• [TEXT EXTRACT]
— start —

In fact, it’s this seeking after the heart of God that the Lord commends and is seeking amongst His people. He is seeking a people whose hearts are seeking after His heart.

Now, God tells those who teach His word that He wants them to have His heart so that they can rightly teach His word.

“I will give you shepherds according to My heart, who will feed you with knowledge and understanding.” (Jeremiah 3:15 NKJV)

King David was commended by God for having such a heart. Look at God’s testimony of David.

“He raised up for them David as king, to whom also He gave testimony and said, ‘I have found David the son of Jesse, a man after My own heart, who will do all My will.’” (Acts 13:22 NKJV)

And so, we are to be actively seeking the heart of God.

Now, in our natural condition, which is the condition known as sin, the heart of man isn’t even lined up with God’s heart. Instead, our hearts are evil, wicked, filled with deceit and treachery. So wicked and so treacherous is the human heart that we are easily deceived by it, but not so God, He knows it well. In fact, He’s the only one who knows our heart’s true condition.

Through the prophet Jeremiah, the Lord said, “The heart is deceitful above all things, and desperately wicked; who can know it? I, the Lord, search the heart.” (Jeremiah 17:9-10a NKJV)

The Lord is saying, “I know the heart, I know what’s in there. You don’t, but I do.”

This may well be why King David prayed, “Search me, O God, and know my heart.” (Psalm 139:23a NKJV)

Jesus knew this about the human heart as well, being God and all; therefore, He didn’t give Himself over to anyone. It says that He didn’t commit Himself to anyone because He knew what is in man (John 2:24-25).

Look at Jesus’s explanation of the human heart, as He fully reveals its condition.

“For from within, out of the heart of men, proceed evil thoughts, adulteries, fornications, murders, thefts, covetousness, wickedness, deceit, lewdness, an evil eye, blasphemy, pride, foolishness. All these evil things come from within and defile a man.” (Mark 7:21-23 NKJV)

And so, what we need is a new heart, which is what the Lord Himself promises to His people. He said, “I will give you a new heart and put a new spirit within you; I will take the heart of stone out of your flesh and give you a heart of flesh.” (Ezekiel 36:26 NKJV)

This was the cry of King David, saying, “Create in me a clean heart, O God, and renew a steadfast spirit within me.” (Psalm 51:10 NKJV)

And the reason we need to pray like this, like David, is because as the Apostle Paul tells us, it’s with our hearts that we believe unto righteousness (Romans 10:10).

— end —

• [SUPPLIED MATERIAL]
— start —

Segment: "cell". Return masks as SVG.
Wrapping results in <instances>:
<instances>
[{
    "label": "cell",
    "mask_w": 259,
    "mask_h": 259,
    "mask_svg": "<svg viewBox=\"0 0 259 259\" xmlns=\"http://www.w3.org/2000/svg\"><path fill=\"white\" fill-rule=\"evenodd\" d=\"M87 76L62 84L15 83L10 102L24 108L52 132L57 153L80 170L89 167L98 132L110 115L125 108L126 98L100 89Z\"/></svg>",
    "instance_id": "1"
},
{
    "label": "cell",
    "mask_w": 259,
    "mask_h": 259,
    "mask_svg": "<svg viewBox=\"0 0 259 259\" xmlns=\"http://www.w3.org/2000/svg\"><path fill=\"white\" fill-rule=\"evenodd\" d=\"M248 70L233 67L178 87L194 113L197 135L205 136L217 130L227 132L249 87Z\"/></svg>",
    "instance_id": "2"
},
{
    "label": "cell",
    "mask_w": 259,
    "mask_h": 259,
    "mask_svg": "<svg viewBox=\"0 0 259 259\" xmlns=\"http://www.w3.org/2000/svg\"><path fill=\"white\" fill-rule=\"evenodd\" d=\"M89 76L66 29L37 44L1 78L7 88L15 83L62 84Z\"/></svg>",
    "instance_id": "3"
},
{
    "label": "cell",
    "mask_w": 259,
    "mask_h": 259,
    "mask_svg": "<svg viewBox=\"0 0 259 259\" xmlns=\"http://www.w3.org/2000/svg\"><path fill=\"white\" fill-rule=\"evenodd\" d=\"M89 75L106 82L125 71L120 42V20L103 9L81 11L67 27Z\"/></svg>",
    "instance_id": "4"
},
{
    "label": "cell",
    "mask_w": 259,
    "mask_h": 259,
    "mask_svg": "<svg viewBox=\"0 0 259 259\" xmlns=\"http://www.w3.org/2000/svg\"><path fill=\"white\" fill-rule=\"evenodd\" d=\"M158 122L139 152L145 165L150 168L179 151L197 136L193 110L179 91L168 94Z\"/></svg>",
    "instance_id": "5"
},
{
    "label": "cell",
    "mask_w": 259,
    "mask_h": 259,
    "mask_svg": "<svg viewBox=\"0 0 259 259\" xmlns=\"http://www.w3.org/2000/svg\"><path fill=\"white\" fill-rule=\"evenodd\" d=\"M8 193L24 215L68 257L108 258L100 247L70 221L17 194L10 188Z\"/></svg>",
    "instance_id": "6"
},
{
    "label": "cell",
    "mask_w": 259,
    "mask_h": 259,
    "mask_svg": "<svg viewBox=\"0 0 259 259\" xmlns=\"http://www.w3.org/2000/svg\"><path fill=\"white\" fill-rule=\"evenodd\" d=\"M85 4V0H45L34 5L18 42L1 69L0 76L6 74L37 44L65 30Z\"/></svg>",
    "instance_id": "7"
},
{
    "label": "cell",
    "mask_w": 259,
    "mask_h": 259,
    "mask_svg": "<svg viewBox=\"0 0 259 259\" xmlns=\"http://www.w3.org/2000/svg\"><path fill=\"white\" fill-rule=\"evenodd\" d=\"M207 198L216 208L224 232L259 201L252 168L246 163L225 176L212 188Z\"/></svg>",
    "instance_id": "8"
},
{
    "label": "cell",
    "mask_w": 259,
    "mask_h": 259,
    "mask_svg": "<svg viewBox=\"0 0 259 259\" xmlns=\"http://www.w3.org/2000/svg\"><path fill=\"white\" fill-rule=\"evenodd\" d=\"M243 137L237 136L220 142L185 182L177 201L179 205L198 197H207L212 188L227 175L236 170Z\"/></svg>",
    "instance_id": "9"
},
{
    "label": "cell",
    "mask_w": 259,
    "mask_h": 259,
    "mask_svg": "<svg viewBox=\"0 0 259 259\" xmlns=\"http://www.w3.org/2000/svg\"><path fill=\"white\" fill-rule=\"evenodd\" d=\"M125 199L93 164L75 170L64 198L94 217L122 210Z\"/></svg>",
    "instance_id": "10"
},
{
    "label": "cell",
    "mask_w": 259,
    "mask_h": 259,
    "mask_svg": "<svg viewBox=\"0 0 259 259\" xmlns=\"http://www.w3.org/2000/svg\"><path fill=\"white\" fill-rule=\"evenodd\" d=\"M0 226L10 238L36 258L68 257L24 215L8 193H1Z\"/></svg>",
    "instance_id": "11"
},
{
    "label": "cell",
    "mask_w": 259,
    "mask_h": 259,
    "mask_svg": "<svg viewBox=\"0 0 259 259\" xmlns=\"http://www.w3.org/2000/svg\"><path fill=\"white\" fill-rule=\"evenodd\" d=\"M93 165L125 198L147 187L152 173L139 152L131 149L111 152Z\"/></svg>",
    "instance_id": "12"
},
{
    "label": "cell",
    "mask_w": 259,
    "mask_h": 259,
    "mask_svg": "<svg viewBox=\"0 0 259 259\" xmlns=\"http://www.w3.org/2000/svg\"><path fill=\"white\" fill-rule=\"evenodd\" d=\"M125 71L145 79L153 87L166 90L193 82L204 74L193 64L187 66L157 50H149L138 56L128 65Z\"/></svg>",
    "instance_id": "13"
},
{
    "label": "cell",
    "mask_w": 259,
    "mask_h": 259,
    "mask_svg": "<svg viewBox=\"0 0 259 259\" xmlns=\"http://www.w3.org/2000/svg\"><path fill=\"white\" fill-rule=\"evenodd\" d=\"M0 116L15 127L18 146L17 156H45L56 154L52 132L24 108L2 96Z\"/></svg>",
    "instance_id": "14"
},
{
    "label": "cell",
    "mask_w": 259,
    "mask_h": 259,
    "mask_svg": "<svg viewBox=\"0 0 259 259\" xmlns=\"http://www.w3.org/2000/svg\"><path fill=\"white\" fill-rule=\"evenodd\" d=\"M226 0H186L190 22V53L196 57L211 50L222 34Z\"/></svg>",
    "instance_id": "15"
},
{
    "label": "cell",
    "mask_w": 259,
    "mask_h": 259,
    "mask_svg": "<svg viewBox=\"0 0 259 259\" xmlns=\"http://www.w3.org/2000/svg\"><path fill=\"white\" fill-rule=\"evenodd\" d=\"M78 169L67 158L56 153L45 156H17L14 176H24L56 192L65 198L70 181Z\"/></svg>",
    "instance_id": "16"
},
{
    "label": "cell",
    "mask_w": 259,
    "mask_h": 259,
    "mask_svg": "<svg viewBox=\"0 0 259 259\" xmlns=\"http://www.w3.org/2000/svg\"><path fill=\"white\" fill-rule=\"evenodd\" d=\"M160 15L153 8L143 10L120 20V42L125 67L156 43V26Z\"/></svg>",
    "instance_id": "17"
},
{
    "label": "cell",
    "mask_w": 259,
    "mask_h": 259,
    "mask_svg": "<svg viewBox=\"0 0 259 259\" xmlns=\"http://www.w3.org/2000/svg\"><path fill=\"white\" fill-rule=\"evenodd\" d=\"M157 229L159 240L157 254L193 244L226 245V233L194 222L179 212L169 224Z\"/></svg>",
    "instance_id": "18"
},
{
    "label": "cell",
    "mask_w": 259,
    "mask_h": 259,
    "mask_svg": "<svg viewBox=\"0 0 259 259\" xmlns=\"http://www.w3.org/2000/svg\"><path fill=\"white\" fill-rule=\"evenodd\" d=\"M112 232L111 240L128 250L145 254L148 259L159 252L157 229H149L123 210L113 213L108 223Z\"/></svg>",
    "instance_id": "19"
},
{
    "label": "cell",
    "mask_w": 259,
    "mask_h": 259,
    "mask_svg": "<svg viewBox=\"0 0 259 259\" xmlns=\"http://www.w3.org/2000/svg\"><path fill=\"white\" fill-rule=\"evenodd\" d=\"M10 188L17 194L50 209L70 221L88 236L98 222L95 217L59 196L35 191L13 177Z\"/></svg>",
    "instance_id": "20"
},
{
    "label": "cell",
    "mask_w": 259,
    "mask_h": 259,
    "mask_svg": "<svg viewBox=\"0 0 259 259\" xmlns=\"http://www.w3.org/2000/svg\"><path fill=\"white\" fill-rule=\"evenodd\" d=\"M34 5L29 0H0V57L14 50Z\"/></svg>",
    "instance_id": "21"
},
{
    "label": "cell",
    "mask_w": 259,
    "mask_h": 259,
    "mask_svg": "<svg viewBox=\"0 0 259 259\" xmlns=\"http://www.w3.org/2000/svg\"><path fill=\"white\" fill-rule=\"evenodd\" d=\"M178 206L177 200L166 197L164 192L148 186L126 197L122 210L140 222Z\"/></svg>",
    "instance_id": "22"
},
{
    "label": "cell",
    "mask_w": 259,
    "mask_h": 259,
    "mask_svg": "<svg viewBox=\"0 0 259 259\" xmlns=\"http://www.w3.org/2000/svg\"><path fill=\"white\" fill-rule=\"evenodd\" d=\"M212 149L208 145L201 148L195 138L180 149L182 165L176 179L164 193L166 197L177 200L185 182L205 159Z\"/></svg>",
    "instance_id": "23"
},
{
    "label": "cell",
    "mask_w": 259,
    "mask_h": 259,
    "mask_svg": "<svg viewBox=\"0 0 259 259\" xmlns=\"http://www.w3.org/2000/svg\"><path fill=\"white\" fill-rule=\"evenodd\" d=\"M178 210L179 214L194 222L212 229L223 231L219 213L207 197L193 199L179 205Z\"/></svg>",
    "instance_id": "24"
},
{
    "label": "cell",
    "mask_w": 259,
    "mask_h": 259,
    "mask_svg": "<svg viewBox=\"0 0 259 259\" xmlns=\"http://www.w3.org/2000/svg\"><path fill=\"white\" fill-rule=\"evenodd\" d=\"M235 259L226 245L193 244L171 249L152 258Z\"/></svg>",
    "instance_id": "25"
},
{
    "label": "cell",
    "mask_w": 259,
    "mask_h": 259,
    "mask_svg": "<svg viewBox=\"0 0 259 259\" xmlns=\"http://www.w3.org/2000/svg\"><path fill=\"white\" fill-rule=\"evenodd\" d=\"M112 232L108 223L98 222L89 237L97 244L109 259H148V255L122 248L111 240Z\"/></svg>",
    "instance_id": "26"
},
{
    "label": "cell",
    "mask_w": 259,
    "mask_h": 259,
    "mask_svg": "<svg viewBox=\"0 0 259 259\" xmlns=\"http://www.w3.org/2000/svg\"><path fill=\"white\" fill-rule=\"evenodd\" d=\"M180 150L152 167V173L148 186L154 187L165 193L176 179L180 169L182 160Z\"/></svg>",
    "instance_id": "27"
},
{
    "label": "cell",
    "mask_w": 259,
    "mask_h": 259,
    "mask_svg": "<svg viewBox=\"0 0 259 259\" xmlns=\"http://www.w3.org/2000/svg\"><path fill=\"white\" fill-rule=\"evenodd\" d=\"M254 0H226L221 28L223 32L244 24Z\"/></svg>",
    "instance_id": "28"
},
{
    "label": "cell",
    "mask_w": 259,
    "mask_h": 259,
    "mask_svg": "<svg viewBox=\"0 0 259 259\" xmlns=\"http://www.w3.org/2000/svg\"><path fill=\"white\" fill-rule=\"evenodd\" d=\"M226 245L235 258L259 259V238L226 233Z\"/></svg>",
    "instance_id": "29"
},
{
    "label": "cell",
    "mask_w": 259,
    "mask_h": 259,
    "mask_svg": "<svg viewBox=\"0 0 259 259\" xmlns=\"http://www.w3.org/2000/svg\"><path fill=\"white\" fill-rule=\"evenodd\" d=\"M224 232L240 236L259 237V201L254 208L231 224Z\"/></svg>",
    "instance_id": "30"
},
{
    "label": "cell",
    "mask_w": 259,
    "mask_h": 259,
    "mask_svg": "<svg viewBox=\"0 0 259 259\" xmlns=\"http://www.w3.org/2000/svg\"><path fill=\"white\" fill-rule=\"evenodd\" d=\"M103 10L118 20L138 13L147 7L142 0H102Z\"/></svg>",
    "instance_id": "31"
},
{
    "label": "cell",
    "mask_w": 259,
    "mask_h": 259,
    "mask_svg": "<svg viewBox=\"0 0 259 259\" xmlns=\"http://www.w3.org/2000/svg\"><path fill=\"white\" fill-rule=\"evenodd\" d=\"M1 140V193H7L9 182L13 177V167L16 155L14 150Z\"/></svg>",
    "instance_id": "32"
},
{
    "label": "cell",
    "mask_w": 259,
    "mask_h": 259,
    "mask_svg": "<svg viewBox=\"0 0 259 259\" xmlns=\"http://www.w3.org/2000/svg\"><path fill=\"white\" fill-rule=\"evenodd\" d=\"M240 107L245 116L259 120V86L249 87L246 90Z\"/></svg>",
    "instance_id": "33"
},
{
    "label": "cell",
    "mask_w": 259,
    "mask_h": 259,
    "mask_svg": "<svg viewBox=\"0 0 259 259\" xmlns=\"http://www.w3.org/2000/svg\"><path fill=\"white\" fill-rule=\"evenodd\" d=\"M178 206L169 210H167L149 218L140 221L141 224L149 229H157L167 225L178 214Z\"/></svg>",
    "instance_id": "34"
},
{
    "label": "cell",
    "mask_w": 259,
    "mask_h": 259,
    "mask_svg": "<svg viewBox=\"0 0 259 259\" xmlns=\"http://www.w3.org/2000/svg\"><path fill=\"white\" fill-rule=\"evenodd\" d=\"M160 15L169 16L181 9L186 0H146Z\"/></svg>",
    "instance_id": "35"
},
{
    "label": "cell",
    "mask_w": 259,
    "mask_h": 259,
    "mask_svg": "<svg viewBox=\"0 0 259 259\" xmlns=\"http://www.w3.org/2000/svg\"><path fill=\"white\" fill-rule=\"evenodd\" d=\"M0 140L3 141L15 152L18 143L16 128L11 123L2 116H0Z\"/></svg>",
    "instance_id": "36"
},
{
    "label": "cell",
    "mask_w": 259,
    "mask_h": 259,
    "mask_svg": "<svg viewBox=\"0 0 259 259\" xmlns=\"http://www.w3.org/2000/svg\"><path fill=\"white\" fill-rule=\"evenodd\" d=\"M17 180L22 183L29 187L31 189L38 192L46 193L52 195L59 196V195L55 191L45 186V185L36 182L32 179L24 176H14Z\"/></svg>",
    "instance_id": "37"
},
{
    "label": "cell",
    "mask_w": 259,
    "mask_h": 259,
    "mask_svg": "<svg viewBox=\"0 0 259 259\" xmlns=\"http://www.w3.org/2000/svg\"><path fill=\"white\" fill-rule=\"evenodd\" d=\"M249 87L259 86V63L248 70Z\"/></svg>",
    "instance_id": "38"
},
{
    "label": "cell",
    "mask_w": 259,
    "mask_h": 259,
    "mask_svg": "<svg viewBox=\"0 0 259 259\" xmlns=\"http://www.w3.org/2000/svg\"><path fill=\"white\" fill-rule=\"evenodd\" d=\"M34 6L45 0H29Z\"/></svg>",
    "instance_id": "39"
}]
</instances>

— end —

• [PROBLEMS TO SOLVE]
1. Select each line from the rows that contains the string "instances".
2. Extend the passage on seeking the heart of God, beginning after its final sentence.
These rows bear no relation to the passage on seeking the heart of God.

• [EXPECTED OUTPUTS]
1.
Wrapping results in <instances>:
<instances>
</instances>

2.
Therefore, Solomon says, “Above all else, guard your heart, for everything you do flows from it.” (Proverbs 4:23 NIV)

It’s for this reason that I’ve decided to look at the qualities of a Christian’s heart this year. Therefore, in this introduction, I’d like to look at three qualities that I see right off the bat about what a Christian heart is and should be.

A Loving Heart

Let’s go back and look again at the condition of the human heart, and that is, it is wicked and evil, filled with sin, deception, and treachery. But then we’re told that it is with this heart that we’re to love God.

What! We’re to love God with hearts that are filled with wickedness and that are in total opposition to His? And the answer is yes as Jesus said in the Great Commandment.

Jesus said, “You shall love the Lord your God with all your heart, with all your soul, and with all your mind.” (Matthew 22:37 NKJV)

But if our hearts are so full of evil, how can we love God with it, seeing that God cannot abide evil (Psalm 5:4; Habakkuk 1:13)? The answer is to have God clean it up. And God does so through belief in Jesus Christ, accepting Him as our Savior and Lord.

When we do this, the Apostle Paul says we’re new creations in Christ, that is, everything of the past, the old heart and the old way life, is done away with and everything now becomes brand new (2 Corinthians 5:17).

Now, in saying that it is brand new, means just that. It’s not the old heart with a fresh coat of paint to make it look like new, but a new heart, fresh off God’s assembly line.

In his letter to the church in Rome, Paul calls this a circumcision of the heart, which is accomplished through the indwelling presence of the Holy Spirit, and not by the letter of the law (Romans 2:28-29).

And so, a new heart, a heart that is in love with God is what we’re called to have as believers. Here’s the problem, however, how do we show God that we love Him with the whole of our hearts?

This is something that has baffled many, which is where religion has stepped in saying that it’s through the keeping of their rules, regulations, and rituals, or the law.

Jesus, however, gave us the answer as He goes on to say that the second commandment is like unto the first, that is, it is by this second commandment that we show God how much we love Him.

“You shall love your neighbor as yourself.” (Matthew 22:39 NKJV)

God knows we can’t go up and give Him a great big hug, but we can show God how much we love Him by loving others with the love He has placed in our hearts.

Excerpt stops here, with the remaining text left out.